-- Aim --
Output the data that follows exactly, line for line.

-- Source material --
※
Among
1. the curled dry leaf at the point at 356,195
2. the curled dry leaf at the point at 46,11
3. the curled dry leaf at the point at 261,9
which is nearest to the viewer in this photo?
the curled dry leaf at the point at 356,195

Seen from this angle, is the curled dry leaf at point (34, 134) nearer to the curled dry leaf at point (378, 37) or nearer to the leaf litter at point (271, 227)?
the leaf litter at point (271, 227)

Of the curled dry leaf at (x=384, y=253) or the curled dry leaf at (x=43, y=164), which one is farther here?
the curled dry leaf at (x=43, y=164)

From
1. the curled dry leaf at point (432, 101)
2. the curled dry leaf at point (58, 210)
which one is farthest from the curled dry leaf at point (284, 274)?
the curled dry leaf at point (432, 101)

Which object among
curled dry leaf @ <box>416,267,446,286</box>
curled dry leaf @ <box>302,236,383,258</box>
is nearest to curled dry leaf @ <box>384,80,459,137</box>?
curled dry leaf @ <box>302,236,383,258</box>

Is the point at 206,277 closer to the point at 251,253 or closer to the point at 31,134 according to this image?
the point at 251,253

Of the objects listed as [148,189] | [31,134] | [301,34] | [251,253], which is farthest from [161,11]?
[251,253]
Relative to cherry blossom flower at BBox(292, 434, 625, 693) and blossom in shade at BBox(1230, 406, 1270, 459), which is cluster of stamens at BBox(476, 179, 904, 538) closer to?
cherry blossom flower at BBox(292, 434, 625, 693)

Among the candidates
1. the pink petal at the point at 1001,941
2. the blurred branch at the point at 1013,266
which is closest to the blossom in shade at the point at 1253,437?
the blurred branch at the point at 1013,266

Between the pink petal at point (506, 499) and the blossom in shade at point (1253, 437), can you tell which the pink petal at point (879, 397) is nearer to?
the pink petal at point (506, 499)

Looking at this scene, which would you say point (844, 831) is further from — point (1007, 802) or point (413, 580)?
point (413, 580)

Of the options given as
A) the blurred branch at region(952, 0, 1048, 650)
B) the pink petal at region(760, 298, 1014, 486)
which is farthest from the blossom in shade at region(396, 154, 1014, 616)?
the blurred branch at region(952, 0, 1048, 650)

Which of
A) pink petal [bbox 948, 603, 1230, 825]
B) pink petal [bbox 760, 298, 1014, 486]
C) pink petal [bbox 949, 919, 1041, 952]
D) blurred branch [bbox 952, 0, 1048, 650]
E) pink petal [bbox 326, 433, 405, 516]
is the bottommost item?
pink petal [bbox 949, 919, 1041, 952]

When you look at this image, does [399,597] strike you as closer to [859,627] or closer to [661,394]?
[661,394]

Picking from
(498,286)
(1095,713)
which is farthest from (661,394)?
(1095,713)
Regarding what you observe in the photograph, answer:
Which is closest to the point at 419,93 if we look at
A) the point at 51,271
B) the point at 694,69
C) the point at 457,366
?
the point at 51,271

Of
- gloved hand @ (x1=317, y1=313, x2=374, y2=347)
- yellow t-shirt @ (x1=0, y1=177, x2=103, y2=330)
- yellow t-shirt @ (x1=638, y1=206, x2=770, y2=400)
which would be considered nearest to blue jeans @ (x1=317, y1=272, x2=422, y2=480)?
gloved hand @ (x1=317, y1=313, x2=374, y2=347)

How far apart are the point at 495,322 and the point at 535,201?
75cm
※
-- Task solution --
Among
1. the curled dry leaf at the point at 356,195
2. the curled dry leaf at the point at 46,11
3. the curled dry leaf at the point at 261,9
which is nearest to the viewer in this photo?
the curled dry leaf at the point at 356,195

Seen from this angle, is the curled dry leaf at point (34, 134) nearer to the curled dry leaf at point (378, 37) or nearer to the leaf litter at point (271, 227)?
the leaf litter at point (271, 227)

Of the curled dry leaf at (x=384, y=253) or the curled dry leaf at (x=43, y=164), which one is farther here?
the curled dry leaf at (x=43, y=164)

From
1. the curled dry leaf at point (432, 101)
2. the curled dry leaf at point (58, 210)
which one is farthest from the curled dry leaf at point (284, 274)?
the curled dry leaf at point (432, 101)

Which object among
curled dry leaf @ <box>416,267,446,286</box>
curled dry leaf @ <box>302,236,383,258</box>
is nearest to curled dry leaf @ <box>384,80,459,137</box>?
curled dry leaf @ <box>302,236,383,258</box>

Is the point at 206,277 closer to the point at 251,253 or closer to the point at 31,134 according to this image?
the point at 251,253

Of the objects listed as [148,189] | [31,134] | [301,34] | [251,253], which is farthest from [161,11]?
[251,253]
Relative to cherry blossom flower at BBox(292, 434, 625, 693) and blossom in shade at BBox(1230, 406, 1270, 459), which is cluster of stamens at BBox(476, 179, 904, 538) closer to?
cherry blossom flower at BBox(292, 434, 625, 693)

Among the candidates
1. the pink petal at the point at 1001,941
2. the blurred branch at the point at 1013,266
which is closest to the blossom in shade at the point at 1253,437?
the blurred branch at the point at 1013,266

Between the pink petal at point (506, 499) and the blossom in shade at point (1253, 437), can you tell which the pink petal at point (879, 397) is nearer to?
the pink petal at point (506, 499)

Looking at this scene, which would you say point (844, 831) is further from — point (1007, 802) or point (413, 580)?
point (413, 580)

Of the options given as
A) the blurred branch at region(952, 0, 1048, 650)
B) the pink petal at region(760, 298, 1014, 486)
which is farthest from the blossom in shade at region(396, 154, 1014, 616)?
the blurred branch at region(952, 0, 1048, 650)

Which of
A) pink petal [bbox 948, 603, 1230, 825]
B) pink petal [bbox 760, 298, 1014, 486]
C) pink petal [bbox 949, 919, 1041, 952]
D) blurred branch [bbox 952, 0, 1048, 650]
E) pink petal [bbox 326, 433, 405, 516]
is the bottommost item?
pink petal [bbox 949, 919, 1041, 952]

When you look at this image, does [399,597] strike you as closer to [859,627] or closer to [661,394]?
[661,394]

Picking from
(498,286)
(1095,713)
which is farthest from (661,394)?
(1095,713)
Regarding what you observe in the photograph, answer:
Which is closest to the point at 419,93 if we look at
A) the point at 51,271
B) the point at 694,69
C) the point at 457,366
?
the point at 51,271

Of
- gloved hand @ (x1=317, y1=313, x2=374, y2=347)
- yellow t-shirt @ (x1=0, y1=177, x2=103, y2=330)
- yellow t-shirt @ (x1=638, y1=206, x2=770, y2=400)
which would be considered nearest to blue jeans @ (x1=317, y1=272, x2=422, y2=480)?
gloved hand @ (x1=317, y1=313, x2=374, y2=347)

How far apart are the point at 495,322 and the point at 535,201?
75cm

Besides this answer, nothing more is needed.